Source:

# Looking 2 add a DTG Printer 2 my Mobile Trailer



## outlawembroidery

Hello I'am looking to add a DTG Printer to my Mobile Vending Trailer We run 3 Embroidery heads, and have 1 heat press to do heat transfers, So I'am looking for some help to see which printer would be the best for our trailer. Best quality, easy to use, Basicaly just looking to get the best bang for the buck. Any Info would be great.

Thanks


----------



## DAGuide

Because it is in a trailer, you might want to think about one that will allow you to lock down the printhead (i.e. 4800 / 4800 based printer). Because of all the bouncing around it will go through being in a trailer on wheels, you might find it beneficial. You also might want to think about going with a closed cartridge system as well to minimize the amount of air bubbles that can form in your ink delivery system.


----------



## TSW2005

I would love to see some pics of your setup. What kind of events do you do?
I am in the process of looking into setting up the same kind of rig.

Im on the East Coast and do alot of sports leagues that we push merchandise for.
Just an idea, but seeing as you already have a heat press, and Im sure some sort of computer, would a die sub printer work with transfers?

thanks


----------



## outlawembroidery

Send me your e-mail and I'll send you some Pics It is a 38ft 5th wheel Trailer With an 12ft Awning that goes down the length of the trailerside, 6500watt Gen 2 AC units when it's HOT you need two with the vending door open and heat press going. We stock over 180 diffrent styles of caps in the trailer, along with jackets, sweat****rs, hoodies, vest, pullovers, asso T-shirts colors ect. I like to do events that deal with motorsports ( Car Shows, Dirt Track Racing, Demo Derby, Snowmobile Racing, MotoX, Drags. Biker Stuff ) They seem to spend more $$$ then other groups. How I do Events now is I'am the only vender selling event items such as T-shirt embroidery Items (Caps Jackets ect) I try to be a one stop shop for the people that are putting on the event, We also do vinyl signs so we try to do all of there signs also, so we make some money on the event befor we even get there, How I have been trying to sell my sevrices to the people that put on these events is that we can take care of all of there T-shirt Sales We make them on site We stock all sizes of T-shirts from XS Youth to 6X so everyone can get a shirt that wants one and there is no shirts left over at the end of the event.
No leftovers more profit for everone. Then we give them a cut of the overall sales from the event. Can die sub prints work on dark shirts ? Will it work on 100% cotton T-shirts. What is the printing cost VS DTG.

Data rows:
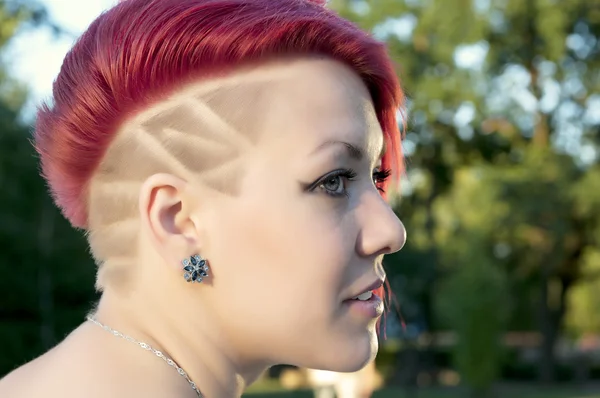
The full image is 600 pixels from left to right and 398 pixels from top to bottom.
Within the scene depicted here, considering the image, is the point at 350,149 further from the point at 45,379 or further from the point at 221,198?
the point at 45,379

---

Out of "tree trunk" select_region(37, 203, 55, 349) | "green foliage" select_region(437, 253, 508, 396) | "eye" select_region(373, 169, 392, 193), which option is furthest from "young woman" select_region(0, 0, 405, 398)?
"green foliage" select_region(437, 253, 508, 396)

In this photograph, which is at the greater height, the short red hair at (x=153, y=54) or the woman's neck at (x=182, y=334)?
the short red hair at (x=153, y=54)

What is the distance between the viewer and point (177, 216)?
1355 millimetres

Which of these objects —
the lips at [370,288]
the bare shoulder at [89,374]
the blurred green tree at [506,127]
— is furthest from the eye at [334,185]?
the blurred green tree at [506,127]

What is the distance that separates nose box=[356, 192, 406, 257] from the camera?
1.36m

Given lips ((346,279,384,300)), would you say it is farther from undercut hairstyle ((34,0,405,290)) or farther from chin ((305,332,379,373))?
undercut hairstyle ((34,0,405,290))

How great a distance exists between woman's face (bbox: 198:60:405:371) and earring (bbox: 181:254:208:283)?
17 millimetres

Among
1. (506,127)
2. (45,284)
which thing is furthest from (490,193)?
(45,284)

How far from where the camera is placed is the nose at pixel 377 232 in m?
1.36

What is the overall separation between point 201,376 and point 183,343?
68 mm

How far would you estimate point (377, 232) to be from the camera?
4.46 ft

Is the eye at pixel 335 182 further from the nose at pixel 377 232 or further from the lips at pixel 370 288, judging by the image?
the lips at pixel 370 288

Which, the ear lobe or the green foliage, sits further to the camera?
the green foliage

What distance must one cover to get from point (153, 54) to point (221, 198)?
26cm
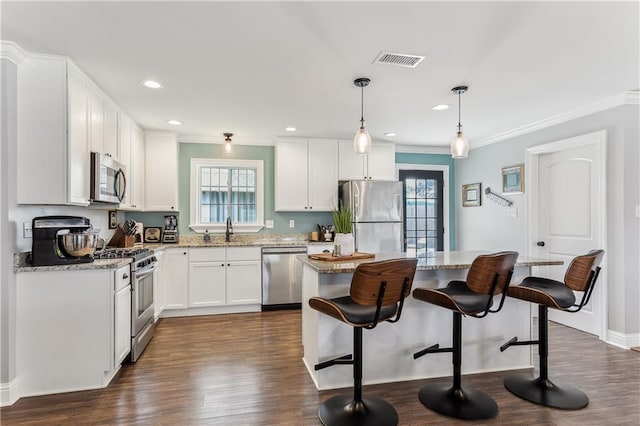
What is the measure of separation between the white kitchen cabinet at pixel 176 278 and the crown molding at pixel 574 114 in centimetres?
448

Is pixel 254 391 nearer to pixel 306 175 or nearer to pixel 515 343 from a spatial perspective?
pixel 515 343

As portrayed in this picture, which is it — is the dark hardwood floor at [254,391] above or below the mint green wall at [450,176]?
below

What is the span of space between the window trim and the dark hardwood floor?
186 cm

Exercises to complete:
1. Say whether each statement agrees with the DTG printer thread. Answer yes or no for each, and quote the deciding words from the thread.
(a) The trailer has an awning that runs the length of the trailer side.
(b) The trailer runs four embroidery heads.
(c) T-shirts are stocked in sizes from XS Youth to 6X.
2. Edit the DTG printer thread from "Because it is" up to and including "kind of rig.", changing "trailer" to "van".
3. List every kind of motorsports event that the trailer owner in the DTG printer thread says they like to do.

Exercise solutions:
1.
(a) Yes: "With an 12ft Awning that goes down the length of the trailerside"
(b) No: "We run 3 Embroidery heads"
(c) Yes: "We stock all sizes of T-shirts from XS Youth to 6X"

2.
Because it is in a van, you might want to think about one that will allow you to lock down the printhead (i.e. 4800 / 4800 based printer). Because of all the bouncing around it will go through being in a van on wheels, you might find it beneficial. You also might want to think about going with a closed cartridge system as well to minimize the amount of air bubbles that can form in your ink delivery system.


----------



## TSW2005

I would love to see some pics of your setup. What kind of events do you do?
I am in the process of looking into setting up the same kind of rig.

3. Car Shows, Dirt Track Racing, Demo Derby, Snowmobile Racing, MotoX, Drags, Biker Stuff